Krasi Meze + Wine Introduces “Symposium Wednesdays” For Exclusive Wine Tastings

It always seems to come down to Boston vs. New York.

So, it’s really no surprise that when it comes to Greek wine lists, Boston’s Krasi Meze + Wine holds the title of having the second largest in the country – runner up to Molyvos in New York City.

Photo Credit: Krasi Meze + Wine

Krasi’s Sommelier and Wine Director Evan Turner hopes to one day change that. Since coming to Krasi just last year from Helen Greek Food and Wine in Houston (James Beard Semi Finalist, Eater National Best New Restaurants), Turner has grown the wine list to now offer more than 300 bottles with a focus on the known grapes of Greece as well as those that are more rare and indigenous. “I was so impressed with everything when I got here, which has been really exciting,” he said. “I have extensive knowledge of a lot of different wineries and we have worked to curate a great list. The wines here are not terrifically expensive with most in the $70 range so it’s very moderately priced. I want to be sure the wine matches the dish in front of you and want to be the dedicated lieutenant to the kitchen. Wines should be pairing with the food; that’s my primary goal.”

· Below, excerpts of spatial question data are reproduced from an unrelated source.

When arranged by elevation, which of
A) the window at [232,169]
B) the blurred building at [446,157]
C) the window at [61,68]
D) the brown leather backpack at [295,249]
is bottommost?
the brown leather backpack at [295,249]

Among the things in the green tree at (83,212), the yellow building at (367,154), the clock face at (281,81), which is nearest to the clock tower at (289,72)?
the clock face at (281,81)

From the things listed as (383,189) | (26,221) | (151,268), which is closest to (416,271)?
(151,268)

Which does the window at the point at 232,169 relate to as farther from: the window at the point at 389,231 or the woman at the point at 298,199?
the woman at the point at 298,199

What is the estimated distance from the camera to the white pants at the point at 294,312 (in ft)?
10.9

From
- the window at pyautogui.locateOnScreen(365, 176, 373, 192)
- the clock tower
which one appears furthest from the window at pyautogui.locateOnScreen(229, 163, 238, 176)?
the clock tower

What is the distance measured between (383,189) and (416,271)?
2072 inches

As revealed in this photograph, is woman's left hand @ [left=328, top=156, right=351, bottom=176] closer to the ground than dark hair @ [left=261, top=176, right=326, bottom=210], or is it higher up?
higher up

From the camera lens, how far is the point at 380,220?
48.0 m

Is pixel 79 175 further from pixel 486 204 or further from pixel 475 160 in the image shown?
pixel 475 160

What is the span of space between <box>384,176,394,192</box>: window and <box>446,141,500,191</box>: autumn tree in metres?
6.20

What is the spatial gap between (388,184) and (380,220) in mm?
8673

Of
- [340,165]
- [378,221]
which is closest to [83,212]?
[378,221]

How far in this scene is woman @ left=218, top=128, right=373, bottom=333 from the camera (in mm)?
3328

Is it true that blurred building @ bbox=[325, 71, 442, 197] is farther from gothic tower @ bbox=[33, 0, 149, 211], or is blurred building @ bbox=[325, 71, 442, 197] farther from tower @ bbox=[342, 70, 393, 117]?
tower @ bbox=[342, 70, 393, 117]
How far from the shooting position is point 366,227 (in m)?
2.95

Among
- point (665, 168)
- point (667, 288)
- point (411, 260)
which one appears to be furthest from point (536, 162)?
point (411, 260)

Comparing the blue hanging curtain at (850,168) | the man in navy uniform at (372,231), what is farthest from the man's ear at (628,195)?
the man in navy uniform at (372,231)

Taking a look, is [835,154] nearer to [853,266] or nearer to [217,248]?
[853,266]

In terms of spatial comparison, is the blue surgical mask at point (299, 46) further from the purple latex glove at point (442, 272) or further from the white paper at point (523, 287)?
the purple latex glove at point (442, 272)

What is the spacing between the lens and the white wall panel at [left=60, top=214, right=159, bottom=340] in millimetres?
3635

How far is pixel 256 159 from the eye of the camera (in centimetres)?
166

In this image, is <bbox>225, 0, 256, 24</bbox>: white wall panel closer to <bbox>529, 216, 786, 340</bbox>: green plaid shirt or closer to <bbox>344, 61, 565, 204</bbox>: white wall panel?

What makes Greek wine so special? “Greek wine is very much like a phoenix rising from the ashes,” Turner said in a phone interview. “When it comes to Greek wine making and consumption, they really conceived of much of it. A symposium of drinking wine with friends really didn’t exist before the Greeks came along. The Greeks created the concept of a sommelier. If you were an ancient Roman, you hired a Greek to be your chef and take over your vineyard. Today, 85 percent of all Greek wineries are 20 years old or younger. There are over 300 indigenous grapes to Greece; Italy is the only country that has more. Everything Greece is doing now is exciting and new, but it has all this history behind it. Greece is very much what California was in the 70s with no worldwide recognition and then *pow* there’s California. Greece is right at that crux now.”

Photo Credit: Krasi Meze + Wine

Turner recently introduced “Symposium Wednesdays” at Krasi Meze + Wine from 5 to 9 p.m. where he offers guests exclusive tastings, flights and by-the-glass pours of Greek wine. Prior Wednesday themes include an intro to Greek wine; Xinomavro: Tough to Say, Easy to Drink; and a discussion on the most ancient grapes of Greece. He calls the event a “symposium” as the word originally meant “to drink with friends” in ancient Greek – the very first wine tastings.

“I wanted to show people this goes back thousands of years; it’s a convivial experience,” he said. “I serve four different wines and there is a theme. Tonight, for example, it’s a look at if California and Greece walk into a bar. We will look at a few different wineries across Greece that make wine in a California style, which is not common. I wanted to show that off. We will talk about the wineries and you can order food on your own. During Symposium Wednesdays, I want to talk about where the wine is coming from, who is making the wine and what’s their motivation behind making them. You and I taste totally different things. I learned long ago that every palate is different so I won’t be telling you what you should be tasting.”

Krasi Meze + Wine is located at 48 Gloucester Street in Boston’s Back Bay.